+++ Passage choisi +++
Les deux rappeurs évoluent ici dans l’univers classique des Poètes maudits de Verlaine : ces artistes incompris, qui « rejettent les valeurs de la société, se conduisant de manières provocantes, dangereuses, asociales ou autodestructrices, aux textes durs, et qui, en général, meurent avant que leurs génies ne soient reconnus à sa juste valeur ».
Les deux MC’s nous offrent avec recul un constat amer sur leur situation, les critiques, le public, et même le rap. Comme il l’avait déjà fait sur « Nonchalant » – que l’on écoutera plus bas – Despo scande son texte sur un beat rock, devenu ici plus saturé et incisif.
La répétition de son couplet nous prouve qu’il sait parfaitement faire un refrain…tant qu’il est hors-norme.
« L’âge d’or du rap ? Si, si, on m’a offert le livre…. »
5 // ROODSTER – COMPILATION COSA NOSTRA
« Tu crois avoir de grosses couilles, être un chaud, jusqu’à ce que tu tombes sur un yougo » Présent sur la compilation Cosa nostra, Despo Rutti nous gratifie dans « Roodster » d’une ambiance dark et pesante. Glauque et sans espoir, Rutt’s se pose en The Punisher de la bienséance.
+++ Données extraites +++
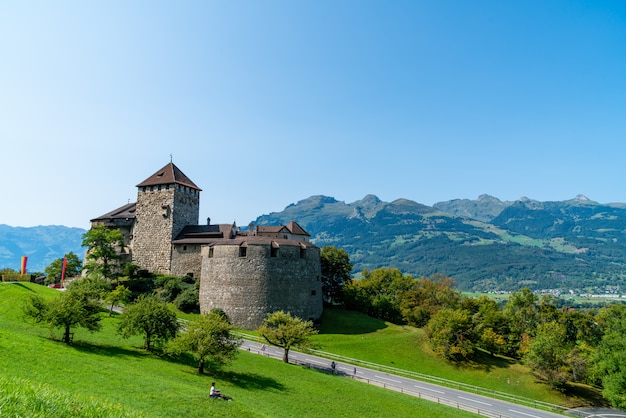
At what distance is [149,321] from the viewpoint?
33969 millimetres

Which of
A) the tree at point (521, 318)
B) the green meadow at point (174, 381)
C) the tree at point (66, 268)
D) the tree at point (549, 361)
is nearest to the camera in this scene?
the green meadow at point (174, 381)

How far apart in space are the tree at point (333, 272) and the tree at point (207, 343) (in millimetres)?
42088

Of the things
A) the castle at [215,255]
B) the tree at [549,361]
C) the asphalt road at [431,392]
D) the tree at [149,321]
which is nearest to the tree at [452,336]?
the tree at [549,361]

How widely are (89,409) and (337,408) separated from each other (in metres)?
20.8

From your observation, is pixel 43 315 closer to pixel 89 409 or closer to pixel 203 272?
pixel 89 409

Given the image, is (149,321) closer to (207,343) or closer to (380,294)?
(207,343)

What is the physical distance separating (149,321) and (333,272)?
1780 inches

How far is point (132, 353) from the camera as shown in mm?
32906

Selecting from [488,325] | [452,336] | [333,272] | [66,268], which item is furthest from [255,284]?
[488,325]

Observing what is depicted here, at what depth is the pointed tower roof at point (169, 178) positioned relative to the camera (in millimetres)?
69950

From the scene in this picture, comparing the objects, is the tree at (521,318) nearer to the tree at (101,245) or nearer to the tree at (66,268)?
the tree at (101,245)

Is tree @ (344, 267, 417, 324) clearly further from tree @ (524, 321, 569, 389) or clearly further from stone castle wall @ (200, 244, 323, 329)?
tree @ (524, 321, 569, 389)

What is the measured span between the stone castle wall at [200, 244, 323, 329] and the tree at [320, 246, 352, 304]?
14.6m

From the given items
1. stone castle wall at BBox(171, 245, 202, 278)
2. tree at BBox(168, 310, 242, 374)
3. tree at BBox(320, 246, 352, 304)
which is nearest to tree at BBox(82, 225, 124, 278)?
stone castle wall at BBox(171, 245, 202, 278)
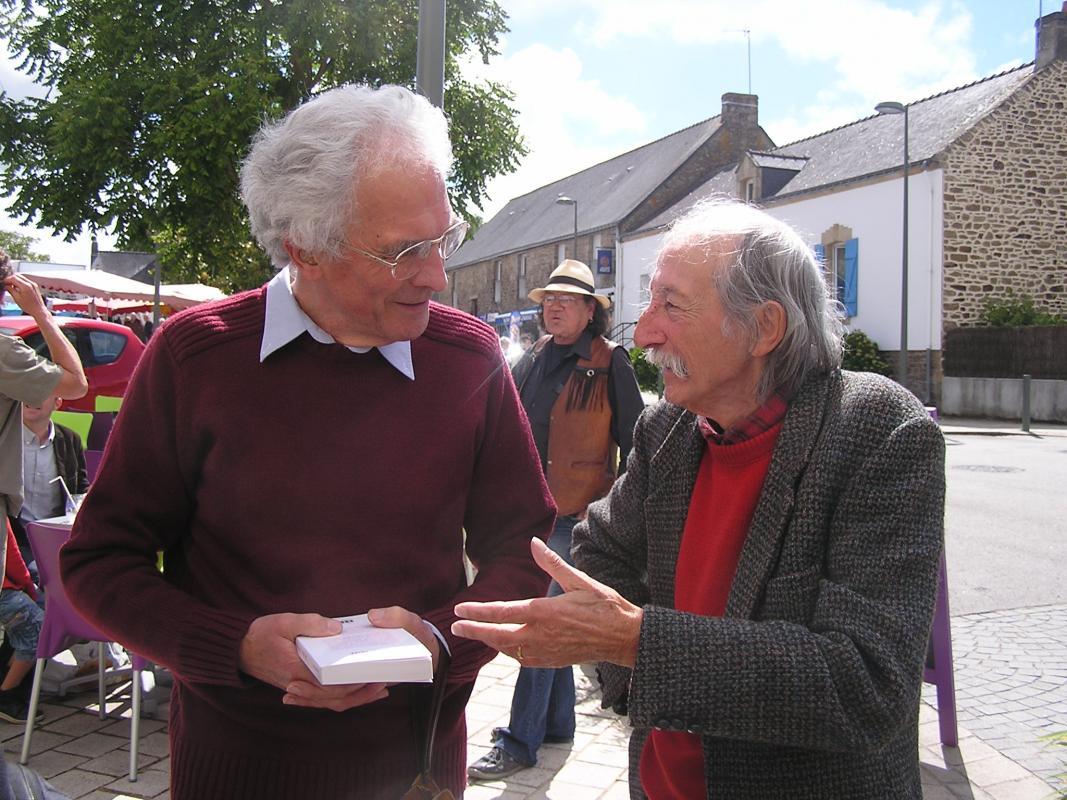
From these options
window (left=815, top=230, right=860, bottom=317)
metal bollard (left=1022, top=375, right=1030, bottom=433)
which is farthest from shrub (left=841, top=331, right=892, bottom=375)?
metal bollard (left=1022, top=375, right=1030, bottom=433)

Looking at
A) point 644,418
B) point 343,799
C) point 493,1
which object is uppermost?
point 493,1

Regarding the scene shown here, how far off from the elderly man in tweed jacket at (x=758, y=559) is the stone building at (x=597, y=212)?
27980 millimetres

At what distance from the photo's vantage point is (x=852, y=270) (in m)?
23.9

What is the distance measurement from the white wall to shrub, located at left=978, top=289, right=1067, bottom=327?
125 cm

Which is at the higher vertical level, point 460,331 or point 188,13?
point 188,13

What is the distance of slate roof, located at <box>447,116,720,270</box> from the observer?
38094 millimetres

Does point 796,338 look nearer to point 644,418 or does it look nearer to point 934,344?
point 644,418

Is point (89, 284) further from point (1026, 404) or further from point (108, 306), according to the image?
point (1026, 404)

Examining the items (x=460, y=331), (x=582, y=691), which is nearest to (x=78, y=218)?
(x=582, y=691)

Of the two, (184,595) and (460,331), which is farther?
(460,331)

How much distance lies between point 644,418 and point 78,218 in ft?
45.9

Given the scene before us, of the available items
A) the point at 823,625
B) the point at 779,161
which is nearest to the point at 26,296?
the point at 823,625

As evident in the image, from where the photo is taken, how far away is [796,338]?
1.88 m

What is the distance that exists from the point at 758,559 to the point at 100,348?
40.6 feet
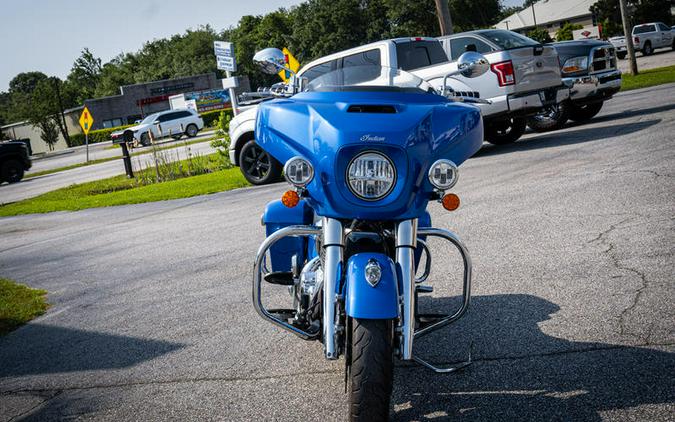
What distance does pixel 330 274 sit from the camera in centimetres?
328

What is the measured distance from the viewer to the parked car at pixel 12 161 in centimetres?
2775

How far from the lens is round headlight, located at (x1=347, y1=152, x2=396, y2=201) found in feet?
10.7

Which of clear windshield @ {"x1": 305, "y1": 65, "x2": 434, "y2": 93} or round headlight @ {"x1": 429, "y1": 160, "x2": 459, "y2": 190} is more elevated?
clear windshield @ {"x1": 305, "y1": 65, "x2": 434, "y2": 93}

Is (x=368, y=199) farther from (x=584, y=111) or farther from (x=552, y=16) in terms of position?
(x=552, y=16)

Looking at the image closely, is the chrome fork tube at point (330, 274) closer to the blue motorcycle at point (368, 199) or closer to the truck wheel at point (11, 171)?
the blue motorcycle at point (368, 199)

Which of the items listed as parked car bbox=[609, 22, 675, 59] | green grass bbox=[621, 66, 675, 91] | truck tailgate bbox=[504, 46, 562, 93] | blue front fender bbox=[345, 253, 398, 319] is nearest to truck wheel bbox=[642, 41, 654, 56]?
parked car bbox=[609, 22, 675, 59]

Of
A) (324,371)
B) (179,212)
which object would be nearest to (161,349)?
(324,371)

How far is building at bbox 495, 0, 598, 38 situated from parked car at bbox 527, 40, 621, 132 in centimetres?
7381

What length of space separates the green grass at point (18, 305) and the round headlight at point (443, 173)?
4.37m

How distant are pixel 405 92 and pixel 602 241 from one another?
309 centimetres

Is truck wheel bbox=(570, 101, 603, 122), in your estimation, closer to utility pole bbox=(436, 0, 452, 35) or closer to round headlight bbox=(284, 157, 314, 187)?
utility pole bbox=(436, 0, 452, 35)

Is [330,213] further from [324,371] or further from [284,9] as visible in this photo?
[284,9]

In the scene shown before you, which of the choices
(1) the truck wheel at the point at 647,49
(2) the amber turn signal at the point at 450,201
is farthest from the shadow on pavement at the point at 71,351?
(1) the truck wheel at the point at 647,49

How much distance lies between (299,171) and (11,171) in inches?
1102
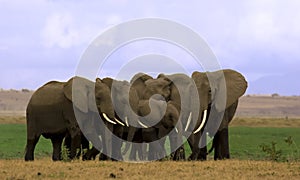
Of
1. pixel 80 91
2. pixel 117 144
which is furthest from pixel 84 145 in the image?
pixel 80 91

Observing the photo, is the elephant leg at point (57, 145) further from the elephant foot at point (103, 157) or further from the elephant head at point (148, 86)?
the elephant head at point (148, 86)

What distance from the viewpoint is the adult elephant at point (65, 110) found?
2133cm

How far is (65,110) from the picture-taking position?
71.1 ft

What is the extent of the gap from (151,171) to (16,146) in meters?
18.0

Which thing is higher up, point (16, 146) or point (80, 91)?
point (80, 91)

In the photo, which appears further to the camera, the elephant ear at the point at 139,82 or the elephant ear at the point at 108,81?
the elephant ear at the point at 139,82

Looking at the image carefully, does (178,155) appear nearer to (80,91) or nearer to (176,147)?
+++
§ Problèmes
**a)** D'après le passage choisi, sur quel type de beat Despo scande-t-il son texte ?
**b)** Reprenez l'extrait du passage choisi allant de « 5 // ROODSTER » jusqu'à « de la bienséance. », en y remplaçant « dark » par « sombre ».

§ Réponses
**a)** Sur un beat rock, devenu ici plus saturé et incisif.

**b)**
5 // ROODSTER – COMPILATION COSA NOSTRA
« Tu crois avoir de grosses couilles, être un chaud, jusqu’à ce que tu tombes sur un yougo » Présent sur la compilation Cosa nostra, Despo Rutti nous gratifie dans « Roodster » d’une ambiance sombre et pesante. Glauque et sans espoir, Rutt’s se pose en The Punisher de la bienséance.